JOB
Write out exactly the lines from the one containing "Which item, drawn from" through the last line of the records below, including both.

========================================

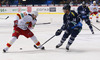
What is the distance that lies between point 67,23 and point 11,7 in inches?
592

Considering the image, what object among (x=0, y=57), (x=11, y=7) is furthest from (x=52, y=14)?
(x=0, y=57)

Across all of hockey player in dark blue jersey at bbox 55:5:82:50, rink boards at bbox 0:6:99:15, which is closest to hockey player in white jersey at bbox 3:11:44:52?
hockey player in dark blue jersey at bbox 55:5:82:50

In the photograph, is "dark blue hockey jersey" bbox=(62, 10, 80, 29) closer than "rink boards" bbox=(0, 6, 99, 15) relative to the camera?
Yes

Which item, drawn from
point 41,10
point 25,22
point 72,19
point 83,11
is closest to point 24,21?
point 25,22

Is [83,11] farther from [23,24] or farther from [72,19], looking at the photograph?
[23,24]

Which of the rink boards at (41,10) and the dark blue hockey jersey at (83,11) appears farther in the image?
the rink boards at (41,10)

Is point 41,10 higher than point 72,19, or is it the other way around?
point 72,19

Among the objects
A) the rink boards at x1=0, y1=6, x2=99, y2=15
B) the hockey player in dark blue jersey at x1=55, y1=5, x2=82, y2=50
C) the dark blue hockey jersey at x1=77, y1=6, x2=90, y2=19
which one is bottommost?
the rink boards at x1=0, y1=6, x2=99, y2=15

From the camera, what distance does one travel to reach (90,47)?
6082 mm

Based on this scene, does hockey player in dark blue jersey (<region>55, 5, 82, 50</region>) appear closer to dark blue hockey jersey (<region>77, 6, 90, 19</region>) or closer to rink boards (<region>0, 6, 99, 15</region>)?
dark blue hockey jersey (<region>77, 6, 90, 19</region>)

========================================

SOLUTION TO THIS PROBLEM
Which item, drawn from
point 41,10
point 25,22
point 72,19
point 83,11
is closest to point 24,21?
point 25,22

Is [83,11] farther from [23,24] or farther from [72,19], looking at the photograph?
[23,24]

Which of the rink boards at (41,10) and the dark blue hockey jersey at (83,11) appears farther in the image?
the rink boards at (41,10)

Is point 41,10 higher than point 72,19, or is it the other way around?
point 72,19

Among the objects
A) the rink boards at x1=0, y1=6, x2=99, y2=15
B) the hockey player in dark blue jersey at x1=55, y1=5, x2=82, y2=50
C) the dark blue hockey jersey at x1=77, y1=6, x2=90, y2=19
which one is bottommost?
the rink boards at x1=0, y1=6, x2=99, y2=15

From the camera, what distance does one travel to reach (90,47)?
6082 mm

Based on this scene, does hockey player in dark blue jersey (<region>55, 5, 82, 50</region>) appear closer to dark blue hockey jersey (<region>77, 6, 90, 19</region>) or closer to rink boards (<region>0, 6, 99, 15</region>)?
dark blue hockey jersey (<region>77, 6, 90, 19</region>)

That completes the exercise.